Ok abbiamo scherzato (neanche molto per la verità) perchè ci sembra il modo migliore per rispondere all’articolo del Corriere della Sera a firma di Marco Bardesono, che trovate qui, dove s’inventa di sana pianta l’intervista a Mara una black bloc che era alla manifestazione di Chiomonte. Un articolo assurdo, inventato di sana pianta per portare a casa la pagnotta e screditare i notav.

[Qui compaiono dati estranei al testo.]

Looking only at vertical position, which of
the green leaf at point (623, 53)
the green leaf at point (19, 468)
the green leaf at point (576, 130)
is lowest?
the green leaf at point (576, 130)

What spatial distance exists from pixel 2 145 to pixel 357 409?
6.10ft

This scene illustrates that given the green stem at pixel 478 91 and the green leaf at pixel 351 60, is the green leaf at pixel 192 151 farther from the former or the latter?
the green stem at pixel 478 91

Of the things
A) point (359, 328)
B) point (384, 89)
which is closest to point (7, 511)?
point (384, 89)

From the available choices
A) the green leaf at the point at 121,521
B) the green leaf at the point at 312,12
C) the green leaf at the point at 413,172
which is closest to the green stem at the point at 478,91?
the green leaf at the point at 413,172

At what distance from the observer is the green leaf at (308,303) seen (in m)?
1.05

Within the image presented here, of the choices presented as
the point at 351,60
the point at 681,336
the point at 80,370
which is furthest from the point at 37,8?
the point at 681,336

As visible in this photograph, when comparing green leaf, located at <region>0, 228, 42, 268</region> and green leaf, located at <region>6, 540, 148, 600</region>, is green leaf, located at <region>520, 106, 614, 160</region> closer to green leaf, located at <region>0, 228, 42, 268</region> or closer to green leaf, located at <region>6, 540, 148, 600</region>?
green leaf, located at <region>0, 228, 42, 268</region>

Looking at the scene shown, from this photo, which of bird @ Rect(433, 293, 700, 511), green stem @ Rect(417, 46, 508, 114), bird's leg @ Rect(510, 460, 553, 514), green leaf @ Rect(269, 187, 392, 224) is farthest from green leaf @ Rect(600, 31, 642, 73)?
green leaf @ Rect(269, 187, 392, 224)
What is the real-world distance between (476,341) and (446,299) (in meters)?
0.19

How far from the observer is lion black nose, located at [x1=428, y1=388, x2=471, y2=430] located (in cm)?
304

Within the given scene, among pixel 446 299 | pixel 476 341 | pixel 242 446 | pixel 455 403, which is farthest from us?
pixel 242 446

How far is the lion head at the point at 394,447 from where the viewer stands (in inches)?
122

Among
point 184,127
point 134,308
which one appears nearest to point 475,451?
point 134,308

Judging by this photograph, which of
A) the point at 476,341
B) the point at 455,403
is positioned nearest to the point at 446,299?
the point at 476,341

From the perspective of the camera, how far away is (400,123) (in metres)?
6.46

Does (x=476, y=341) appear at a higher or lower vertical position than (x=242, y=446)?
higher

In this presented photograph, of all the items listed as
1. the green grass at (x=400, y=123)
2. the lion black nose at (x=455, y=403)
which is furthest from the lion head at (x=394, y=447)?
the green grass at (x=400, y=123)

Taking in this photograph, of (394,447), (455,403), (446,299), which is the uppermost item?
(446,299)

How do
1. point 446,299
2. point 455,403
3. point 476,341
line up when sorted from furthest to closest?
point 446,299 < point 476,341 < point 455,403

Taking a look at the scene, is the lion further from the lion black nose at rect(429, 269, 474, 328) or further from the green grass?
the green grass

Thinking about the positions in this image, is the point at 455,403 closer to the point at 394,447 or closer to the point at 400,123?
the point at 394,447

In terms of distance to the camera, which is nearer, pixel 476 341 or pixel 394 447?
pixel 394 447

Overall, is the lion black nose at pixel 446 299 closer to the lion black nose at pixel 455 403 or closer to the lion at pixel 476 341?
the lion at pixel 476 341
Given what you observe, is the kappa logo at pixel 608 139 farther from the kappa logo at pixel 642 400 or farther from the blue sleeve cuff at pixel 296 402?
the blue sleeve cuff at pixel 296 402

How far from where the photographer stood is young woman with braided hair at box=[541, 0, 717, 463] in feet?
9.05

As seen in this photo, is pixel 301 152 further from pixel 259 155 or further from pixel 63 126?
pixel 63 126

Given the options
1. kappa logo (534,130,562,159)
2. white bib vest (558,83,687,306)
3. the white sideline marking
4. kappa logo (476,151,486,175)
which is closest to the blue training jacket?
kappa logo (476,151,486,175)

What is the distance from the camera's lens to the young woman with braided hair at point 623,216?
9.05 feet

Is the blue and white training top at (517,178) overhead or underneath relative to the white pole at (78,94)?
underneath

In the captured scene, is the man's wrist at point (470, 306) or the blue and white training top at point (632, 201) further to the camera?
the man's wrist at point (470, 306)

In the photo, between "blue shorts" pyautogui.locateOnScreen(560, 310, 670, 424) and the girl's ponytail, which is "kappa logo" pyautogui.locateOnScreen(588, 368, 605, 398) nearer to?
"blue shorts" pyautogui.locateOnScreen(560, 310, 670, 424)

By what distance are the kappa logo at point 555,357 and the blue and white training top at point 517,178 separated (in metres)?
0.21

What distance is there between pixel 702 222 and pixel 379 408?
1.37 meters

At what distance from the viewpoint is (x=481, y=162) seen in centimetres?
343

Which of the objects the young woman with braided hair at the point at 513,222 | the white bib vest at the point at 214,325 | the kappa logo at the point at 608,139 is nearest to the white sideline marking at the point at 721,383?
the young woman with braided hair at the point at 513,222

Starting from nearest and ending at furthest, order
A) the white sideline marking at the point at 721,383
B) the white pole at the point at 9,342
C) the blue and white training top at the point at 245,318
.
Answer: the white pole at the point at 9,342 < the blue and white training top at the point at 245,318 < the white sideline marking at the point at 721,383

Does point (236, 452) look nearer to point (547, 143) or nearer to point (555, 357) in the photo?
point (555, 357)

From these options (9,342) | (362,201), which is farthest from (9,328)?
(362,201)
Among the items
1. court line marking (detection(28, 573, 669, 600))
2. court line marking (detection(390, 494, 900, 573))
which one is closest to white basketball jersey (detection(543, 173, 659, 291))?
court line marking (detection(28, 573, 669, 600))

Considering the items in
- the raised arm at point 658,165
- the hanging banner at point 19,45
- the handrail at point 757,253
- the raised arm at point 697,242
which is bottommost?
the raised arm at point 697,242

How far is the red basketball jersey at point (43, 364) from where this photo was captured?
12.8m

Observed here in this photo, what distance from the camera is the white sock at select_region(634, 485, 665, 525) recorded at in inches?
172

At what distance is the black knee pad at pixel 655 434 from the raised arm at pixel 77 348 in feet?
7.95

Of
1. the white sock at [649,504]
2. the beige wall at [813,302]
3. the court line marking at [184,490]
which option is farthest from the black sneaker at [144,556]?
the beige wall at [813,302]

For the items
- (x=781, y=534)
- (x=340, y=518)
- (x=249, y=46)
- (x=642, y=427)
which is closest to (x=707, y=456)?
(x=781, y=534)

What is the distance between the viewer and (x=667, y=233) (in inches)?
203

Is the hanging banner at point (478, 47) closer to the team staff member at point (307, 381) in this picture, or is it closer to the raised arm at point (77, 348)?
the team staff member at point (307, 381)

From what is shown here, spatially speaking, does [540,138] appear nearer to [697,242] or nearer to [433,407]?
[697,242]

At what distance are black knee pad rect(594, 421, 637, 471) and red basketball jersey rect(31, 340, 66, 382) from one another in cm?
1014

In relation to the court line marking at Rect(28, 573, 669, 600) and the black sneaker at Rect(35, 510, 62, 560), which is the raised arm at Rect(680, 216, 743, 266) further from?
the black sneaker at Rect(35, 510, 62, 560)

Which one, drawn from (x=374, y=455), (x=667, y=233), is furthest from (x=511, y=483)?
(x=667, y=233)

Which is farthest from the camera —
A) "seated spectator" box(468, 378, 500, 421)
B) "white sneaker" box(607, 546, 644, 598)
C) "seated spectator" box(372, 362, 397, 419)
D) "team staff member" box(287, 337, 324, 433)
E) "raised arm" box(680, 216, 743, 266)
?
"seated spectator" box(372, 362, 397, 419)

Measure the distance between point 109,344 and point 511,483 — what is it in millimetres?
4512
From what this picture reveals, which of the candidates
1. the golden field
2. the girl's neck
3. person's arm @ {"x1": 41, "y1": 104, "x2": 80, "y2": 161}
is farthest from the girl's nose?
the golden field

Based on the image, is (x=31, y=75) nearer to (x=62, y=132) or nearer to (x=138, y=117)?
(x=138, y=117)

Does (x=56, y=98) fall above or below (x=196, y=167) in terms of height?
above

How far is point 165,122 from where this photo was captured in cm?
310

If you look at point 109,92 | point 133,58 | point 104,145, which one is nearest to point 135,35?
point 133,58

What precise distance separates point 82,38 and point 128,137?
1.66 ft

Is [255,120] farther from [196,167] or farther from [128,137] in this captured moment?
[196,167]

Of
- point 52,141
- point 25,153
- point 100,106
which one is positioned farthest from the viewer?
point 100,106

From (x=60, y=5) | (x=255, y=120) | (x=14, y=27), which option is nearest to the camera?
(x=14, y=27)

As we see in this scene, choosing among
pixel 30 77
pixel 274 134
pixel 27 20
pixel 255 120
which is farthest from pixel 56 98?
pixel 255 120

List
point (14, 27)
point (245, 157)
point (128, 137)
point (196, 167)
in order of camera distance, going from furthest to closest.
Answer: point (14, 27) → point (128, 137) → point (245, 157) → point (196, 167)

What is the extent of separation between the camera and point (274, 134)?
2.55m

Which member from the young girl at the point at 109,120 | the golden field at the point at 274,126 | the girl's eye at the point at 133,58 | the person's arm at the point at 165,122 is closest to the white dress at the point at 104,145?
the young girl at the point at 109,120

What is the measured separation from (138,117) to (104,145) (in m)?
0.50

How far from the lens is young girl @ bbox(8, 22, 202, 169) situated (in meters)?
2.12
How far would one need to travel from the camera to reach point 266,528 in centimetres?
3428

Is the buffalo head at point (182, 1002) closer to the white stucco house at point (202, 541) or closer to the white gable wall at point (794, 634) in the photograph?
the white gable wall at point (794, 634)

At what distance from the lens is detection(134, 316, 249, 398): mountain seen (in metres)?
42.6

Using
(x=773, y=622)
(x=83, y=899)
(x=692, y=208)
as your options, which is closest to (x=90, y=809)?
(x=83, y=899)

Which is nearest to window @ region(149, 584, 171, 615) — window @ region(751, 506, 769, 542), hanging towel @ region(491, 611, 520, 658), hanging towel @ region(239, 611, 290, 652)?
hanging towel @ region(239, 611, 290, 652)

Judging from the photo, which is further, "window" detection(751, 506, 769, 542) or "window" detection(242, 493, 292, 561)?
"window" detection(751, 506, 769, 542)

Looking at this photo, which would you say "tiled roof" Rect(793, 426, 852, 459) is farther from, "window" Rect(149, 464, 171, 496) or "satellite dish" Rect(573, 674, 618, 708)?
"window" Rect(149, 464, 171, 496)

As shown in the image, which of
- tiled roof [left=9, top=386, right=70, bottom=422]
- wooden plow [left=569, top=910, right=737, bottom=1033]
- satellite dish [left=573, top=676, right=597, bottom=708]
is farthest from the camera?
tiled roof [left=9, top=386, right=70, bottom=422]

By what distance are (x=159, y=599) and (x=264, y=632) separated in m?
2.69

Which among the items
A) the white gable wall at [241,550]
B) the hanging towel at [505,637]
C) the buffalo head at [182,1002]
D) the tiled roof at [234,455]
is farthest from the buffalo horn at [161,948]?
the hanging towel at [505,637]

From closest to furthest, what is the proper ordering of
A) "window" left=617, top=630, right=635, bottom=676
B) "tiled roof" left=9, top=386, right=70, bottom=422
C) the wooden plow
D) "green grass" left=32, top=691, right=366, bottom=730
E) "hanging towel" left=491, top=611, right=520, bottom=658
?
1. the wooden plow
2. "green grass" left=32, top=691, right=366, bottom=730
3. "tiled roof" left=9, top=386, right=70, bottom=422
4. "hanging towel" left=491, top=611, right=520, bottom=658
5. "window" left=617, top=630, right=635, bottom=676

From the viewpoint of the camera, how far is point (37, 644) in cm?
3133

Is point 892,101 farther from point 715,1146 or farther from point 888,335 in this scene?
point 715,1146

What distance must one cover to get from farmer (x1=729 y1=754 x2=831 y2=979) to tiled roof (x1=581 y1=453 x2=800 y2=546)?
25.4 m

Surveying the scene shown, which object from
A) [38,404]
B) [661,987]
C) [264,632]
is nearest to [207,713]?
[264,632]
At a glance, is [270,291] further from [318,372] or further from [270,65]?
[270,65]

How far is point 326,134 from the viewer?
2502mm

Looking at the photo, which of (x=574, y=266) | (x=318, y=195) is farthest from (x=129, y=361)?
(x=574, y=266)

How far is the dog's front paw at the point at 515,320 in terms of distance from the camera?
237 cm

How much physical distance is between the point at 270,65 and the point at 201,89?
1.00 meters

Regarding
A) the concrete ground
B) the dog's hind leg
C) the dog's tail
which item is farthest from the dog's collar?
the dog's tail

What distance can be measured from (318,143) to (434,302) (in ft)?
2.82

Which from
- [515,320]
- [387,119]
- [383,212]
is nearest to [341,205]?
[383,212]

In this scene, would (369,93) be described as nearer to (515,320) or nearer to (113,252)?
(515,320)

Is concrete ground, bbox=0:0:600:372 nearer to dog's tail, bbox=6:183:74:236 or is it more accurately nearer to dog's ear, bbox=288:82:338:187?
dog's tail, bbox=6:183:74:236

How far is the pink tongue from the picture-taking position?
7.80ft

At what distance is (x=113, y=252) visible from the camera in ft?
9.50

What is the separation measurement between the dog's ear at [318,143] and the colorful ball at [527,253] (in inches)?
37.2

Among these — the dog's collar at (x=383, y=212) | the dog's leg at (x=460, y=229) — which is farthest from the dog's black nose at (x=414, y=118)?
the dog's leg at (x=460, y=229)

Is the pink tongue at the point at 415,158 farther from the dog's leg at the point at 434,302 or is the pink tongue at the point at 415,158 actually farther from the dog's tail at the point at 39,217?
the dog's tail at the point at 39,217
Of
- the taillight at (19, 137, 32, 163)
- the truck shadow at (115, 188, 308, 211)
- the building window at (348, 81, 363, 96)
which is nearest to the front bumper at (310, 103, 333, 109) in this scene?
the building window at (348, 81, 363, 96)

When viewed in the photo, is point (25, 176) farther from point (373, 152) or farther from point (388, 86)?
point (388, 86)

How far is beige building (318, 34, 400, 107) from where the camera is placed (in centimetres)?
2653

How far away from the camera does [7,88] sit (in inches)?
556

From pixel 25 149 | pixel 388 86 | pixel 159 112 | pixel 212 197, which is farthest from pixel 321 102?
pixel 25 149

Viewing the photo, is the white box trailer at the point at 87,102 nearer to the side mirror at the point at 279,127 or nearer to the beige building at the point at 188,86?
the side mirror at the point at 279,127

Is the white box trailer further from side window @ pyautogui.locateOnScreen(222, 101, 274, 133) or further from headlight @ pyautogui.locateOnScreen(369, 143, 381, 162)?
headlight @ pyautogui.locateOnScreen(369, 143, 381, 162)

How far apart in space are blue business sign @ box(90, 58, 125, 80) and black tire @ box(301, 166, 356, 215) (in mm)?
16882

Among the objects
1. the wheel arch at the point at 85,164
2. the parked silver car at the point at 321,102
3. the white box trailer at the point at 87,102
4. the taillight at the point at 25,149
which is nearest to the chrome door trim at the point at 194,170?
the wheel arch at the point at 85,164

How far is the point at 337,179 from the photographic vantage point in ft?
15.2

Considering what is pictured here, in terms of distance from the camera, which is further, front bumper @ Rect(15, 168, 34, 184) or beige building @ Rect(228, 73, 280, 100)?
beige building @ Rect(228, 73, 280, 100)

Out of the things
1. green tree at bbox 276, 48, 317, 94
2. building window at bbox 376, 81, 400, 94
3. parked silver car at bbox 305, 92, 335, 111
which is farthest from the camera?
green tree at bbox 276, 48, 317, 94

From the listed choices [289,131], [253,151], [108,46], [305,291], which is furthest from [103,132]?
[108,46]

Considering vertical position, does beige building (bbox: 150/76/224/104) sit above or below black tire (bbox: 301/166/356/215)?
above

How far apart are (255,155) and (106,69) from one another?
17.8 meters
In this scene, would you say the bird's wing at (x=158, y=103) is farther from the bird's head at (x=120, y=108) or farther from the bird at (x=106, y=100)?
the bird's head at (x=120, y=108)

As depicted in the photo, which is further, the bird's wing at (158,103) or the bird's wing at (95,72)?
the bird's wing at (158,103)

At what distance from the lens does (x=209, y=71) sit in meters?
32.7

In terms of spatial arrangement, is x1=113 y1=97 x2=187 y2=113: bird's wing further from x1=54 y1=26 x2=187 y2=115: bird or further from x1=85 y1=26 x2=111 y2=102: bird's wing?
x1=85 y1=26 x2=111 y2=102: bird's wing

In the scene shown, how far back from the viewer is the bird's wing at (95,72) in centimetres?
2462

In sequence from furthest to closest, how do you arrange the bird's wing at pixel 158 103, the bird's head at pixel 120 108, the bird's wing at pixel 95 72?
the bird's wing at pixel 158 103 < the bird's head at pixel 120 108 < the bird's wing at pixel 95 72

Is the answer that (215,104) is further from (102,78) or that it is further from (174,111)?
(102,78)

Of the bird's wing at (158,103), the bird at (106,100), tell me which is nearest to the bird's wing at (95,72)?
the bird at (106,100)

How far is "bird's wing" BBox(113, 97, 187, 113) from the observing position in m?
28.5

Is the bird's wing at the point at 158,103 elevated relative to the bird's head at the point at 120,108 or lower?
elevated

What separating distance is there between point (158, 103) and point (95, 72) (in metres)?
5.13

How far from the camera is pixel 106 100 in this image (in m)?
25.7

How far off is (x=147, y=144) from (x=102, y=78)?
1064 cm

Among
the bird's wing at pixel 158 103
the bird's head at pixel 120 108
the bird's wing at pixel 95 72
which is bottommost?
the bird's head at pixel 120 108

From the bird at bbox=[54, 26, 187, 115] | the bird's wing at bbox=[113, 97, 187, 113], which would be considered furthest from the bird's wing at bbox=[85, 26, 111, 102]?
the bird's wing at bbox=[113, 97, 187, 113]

Possiamo affermarlo con certezza perchè il sig. Bardesono lo abbiamo incontrato al mattino presto all’autogrill di Rivoli, mentre si recava in Valle di Susa per la manifestazione. Uno dei nostri redattori non l’ha salutato perchè non ricordava chi fosse e lo aveva classificato come appartenente alle forze dell’ordine. Un’altro invece lo conosceva invece e ci ha scambiato due chiacchiere molto istruttive a questo punto. Ci ha raccontato di come avrebbe seguito la manifestazione: si sarebbe recato su uno dei prati della Ramat e da li avrebbe seguito (da lontano) il tutto. Ci ha spiegato che non ha senso stare lì in mezzo tanto da lì un’idea di massima se la faceva, poi con altri colleghi e due notizie dalla polizia, il quadro sarebbe diventato chiaro.
E noi possiamo confermare che non era lì dove avrebbe incontrato Mara la blackbloc, perchè è rispuntato fuori il pomeriggio a Chiomonte, mentre i notav si riposano per poi riscendere al cantiere. Dal suo punto di osservazione interviste non se ne potevano fare, e poi la disponibilità a rilasciare dichiarazioni da travisati e mentre si tenta di tirare giù le reti del cantiere vogliamo ancora vederla. Il buon Bardesono si è inventato lo scoop e qualcuno gli crederà pure, ma è una patetica balla confezionata ad arte, come altre in passato ( il soggetto non è nuovo in questa pratica) cucite da suoi colleghi anche più illustri.
Ci dichiariamo fin da ora disponibili a intervistare, mantenendo l’anonimato, un giornalista che vuole confessare perchè avvengono cose del genere.